By piling debt on the class of society with fewer resources, the Republicans actually drive the needs to a lower and lower level where people will do whatever it takes (fill in the blanks here) to feed themselves and feel secure. Even vote for a Republican. Who can vote for a Democrat that wants to take you to the higher level of needs when you haven't got the basic levels secure?

Click
here for the rest.

The essay's writer then turns to some good practical suggestions for how the Democrats ought to tailor their policy agenda to meet Americans' basic needs, an assertion with which I greatly agree. However, the essay, agonizingly, doesn't take the final step in reasoning that it ought to: by adopting every-man-for-himself policies, and by projecting a culture which values such a concept, the right wing is essentially, as Noam Chomsky has repeatedly observed, dismantling the civil society in America. That is, because so many people are afraid, of losing their jobs, ending up on the street, and going hungry, or of getting sick but not being able to go to the doctor, or of not being able to make mortgage payments and losing their homes, you name it, it is extraordinarily difficult for Americans to be collectively concerned with problems that don't affect them personally. The guy next door is having a heart attack? Not my problem. Thousands of people stranded in New Orleans after the hurricane? They were stupid for not leaving. Homeless people on the street? They should get jobs.

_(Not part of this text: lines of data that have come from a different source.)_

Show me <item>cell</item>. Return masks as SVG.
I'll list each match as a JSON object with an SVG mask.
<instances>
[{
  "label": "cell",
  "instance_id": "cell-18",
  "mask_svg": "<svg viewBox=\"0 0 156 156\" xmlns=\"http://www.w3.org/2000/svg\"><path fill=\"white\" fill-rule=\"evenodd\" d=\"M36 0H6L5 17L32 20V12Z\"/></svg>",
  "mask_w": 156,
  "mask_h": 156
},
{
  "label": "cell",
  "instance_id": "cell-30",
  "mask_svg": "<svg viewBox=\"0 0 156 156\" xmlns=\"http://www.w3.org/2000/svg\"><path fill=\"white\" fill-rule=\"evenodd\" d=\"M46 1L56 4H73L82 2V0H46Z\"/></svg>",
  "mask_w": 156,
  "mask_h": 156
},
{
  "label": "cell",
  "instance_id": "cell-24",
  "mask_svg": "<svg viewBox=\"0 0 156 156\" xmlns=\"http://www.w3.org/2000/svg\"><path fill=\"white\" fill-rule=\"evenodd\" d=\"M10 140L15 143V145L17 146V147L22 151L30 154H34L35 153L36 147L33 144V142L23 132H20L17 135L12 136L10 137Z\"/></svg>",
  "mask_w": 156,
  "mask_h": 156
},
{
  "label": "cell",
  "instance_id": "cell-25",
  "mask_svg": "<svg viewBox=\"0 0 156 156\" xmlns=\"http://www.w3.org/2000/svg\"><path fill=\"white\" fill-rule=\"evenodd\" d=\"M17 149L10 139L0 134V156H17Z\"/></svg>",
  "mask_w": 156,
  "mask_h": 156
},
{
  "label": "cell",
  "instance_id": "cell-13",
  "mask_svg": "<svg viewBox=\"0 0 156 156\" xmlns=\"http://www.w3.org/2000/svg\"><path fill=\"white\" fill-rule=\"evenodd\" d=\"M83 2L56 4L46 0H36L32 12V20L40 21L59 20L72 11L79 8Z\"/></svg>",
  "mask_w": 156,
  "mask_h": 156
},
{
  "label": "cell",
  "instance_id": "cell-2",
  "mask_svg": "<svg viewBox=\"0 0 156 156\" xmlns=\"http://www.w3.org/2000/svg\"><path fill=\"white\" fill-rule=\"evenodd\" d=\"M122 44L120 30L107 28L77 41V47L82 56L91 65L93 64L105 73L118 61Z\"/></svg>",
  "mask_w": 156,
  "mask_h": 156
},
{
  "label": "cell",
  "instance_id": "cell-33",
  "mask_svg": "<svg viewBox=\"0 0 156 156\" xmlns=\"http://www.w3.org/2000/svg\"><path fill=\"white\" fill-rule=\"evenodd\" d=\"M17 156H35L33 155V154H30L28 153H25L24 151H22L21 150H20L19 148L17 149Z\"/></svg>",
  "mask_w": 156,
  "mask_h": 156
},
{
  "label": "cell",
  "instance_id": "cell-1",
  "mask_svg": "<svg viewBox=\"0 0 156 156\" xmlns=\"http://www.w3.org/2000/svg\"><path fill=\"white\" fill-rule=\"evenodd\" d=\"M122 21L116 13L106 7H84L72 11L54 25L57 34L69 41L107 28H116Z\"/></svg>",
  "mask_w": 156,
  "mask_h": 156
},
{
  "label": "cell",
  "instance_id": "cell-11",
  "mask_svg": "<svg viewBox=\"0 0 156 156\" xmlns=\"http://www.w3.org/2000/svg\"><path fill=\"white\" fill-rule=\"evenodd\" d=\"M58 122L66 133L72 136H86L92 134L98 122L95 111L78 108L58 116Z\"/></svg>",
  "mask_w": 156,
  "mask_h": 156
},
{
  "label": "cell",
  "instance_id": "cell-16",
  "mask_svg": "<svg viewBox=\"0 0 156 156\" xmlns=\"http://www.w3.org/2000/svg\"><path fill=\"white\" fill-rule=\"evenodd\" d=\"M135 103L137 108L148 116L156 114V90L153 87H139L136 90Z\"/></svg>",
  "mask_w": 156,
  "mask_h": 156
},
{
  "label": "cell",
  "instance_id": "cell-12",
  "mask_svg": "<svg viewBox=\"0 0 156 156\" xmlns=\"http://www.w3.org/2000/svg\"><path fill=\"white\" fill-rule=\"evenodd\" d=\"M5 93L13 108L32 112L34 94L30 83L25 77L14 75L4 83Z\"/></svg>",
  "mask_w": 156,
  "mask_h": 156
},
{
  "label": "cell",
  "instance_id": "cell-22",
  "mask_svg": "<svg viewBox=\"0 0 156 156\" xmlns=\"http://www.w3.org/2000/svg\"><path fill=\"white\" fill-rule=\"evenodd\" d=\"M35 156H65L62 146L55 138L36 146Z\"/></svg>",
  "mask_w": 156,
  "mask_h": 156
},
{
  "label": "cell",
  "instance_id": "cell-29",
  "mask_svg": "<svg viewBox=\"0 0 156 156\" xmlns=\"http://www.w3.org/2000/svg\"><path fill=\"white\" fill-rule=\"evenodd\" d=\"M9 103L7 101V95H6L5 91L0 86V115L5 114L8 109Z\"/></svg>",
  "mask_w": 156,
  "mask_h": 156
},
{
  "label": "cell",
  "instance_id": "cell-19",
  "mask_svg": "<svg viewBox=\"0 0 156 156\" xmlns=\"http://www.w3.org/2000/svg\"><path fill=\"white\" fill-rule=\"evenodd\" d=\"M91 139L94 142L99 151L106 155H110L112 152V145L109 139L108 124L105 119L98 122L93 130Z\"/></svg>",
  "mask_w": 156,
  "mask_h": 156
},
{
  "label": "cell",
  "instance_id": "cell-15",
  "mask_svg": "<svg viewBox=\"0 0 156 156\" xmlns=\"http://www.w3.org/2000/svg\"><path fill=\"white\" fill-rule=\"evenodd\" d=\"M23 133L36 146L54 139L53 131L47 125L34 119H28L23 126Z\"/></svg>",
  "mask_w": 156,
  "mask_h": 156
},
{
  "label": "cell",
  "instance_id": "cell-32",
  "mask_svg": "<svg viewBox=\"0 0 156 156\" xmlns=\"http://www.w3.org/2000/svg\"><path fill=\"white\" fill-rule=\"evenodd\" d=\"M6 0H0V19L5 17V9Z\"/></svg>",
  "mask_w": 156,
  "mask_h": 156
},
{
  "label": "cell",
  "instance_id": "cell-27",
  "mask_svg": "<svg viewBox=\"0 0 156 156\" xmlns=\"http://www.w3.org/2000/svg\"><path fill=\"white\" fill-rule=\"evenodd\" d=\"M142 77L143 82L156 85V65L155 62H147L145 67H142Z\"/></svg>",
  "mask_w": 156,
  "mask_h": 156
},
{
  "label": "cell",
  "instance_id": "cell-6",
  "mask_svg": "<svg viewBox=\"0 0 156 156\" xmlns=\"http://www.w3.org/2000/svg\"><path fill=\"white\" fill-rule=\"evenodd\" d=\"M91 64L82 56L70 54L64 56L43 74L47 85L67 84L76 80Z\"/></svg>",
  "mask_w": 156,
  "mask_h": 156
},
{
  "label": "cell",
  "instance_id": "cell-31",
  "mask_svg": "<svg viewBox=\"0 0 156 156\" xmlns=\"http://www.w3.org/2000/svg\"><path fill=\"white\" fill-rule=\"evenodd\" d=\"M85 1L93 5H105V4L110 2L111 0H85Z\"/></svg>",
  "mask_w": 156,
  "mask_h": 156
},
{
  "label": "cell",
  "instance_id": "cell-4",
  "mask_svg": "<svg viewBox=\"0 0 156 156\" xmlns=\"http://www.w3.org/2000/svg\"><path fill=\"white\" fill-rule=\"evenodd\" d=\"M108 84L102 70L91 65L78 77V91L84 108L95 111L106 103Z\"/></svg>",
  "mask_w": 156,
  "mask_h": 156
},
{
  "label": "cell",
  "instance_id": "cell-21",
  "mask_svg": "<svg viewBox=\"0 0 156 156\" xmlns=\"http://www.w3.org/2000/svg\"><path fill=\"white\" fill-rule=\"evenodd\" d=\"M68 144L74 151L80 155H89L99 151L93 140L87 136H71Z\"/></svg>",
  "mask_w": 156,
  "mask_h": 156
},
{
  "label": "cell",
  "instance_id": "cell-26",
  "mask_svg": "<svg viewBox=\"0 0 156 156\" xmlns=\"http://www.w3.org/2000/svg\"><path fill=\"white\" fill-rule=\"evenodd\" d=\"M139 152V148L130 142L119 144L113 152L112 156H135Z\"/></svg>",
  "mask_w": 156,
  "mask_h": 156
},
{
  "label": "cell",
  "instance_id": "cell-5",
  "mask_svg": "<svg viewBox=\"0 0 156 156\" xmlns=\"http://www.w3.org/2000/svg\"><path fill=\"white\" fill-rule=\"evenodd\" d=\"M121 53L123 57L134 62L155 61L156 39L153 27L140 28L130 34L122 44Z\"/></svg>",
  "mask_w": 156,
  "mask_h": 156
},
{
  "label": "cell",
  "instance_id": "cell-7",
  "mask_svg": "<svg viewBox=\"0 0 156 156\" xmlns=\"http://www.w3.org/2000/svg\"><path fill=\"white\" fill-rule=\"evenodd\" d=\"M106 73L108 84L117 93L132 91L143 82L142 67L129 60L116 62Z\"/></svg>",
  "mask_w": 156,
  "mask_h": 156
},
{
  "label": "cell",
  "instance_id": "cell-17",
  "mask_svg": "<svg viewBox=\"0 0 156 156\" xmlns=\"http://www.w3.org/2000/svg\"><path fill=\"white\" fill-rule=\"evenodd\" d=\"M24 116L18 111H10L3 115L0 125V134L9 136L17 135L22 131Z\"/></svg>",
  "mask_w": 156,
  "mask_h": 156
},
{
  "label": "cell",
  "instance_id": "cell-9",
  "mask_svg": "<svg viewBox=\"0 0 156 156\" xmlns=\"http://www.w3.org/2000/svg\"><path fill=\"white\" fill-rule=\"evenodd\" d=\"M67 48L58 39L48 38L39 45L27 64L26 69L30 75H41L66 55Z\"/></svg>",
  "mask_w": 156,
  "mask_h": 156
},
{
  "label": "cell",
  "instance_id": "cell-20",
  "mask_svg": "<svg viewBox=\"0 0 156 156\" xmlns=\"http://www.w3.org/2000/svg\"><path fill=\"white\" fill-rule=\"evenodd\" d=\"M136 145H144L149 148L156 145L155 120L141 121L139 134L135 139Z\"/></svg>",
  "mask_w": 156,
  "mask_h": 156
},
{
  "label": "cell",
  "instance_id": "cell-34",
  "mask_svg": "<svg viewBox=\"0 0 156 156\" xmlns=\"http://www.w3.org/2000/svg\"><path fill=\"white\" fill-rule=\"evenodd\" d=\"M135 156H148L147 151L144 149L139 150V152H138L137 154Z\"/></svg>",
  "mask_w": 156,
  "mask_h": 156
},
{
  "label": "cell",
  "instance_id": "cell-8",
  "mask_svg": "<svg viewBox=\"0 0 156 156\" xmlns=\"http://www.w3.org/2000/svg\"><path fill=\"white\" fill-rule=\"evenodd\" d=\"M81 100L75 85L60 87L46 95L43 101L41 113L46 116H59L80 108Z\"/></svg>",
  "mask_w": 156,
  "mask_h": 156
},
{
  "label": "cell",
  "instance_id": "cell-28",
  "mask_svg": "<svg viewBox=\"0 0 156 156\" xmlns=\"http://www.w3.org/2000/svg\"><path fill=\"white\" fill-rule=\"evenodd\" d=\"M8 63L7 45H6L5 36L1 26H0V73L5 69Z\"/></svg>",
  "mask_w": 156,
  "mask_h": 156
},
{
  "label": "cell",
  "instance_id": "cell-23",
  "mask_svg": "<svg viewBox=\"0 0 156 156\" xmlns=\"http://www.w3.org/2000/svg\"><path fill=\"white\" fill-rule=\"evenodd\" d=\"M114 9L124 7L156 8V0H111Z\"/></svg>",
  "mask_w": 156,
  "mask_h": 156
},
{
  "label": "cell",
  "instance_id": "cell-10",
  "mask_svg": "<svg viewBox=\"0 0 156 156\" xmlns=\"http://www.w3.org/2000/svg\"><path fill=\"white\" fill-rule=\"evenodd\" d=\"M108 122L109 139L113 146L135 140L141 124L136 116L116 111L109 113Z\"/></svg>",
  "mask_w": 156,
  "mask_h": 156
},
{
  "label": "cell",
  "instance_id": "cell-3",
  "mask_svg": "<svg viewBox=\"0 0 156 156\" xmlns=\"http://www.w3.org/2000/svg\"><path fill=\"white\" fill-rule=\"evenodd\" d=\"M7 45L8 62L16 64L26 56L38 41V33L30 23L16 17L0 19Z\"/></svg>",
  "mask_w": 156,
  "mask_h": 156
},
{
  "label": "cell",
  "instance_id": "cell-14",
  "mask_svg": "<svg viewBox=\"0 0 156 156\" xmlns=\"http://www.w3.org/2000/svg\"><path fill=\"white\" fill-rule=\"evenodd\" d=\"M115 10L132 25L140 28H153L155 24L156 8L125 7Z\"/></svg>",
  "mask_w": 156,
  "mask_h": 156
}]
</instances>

Conservative philosophy and policy have made this country forget one of the most fundamental aspects of tribal survival: we're all in this together. Instead, we now live in some crazy nightmare dystopia where people seem to have no choice but to look out for themselves only, and damn everybody else. Consequently, America is going to hell in a hand basket. Everything really is falling apart, and there appears to be no end in sight: this is how people think now. I have no idea how to reverse the damage.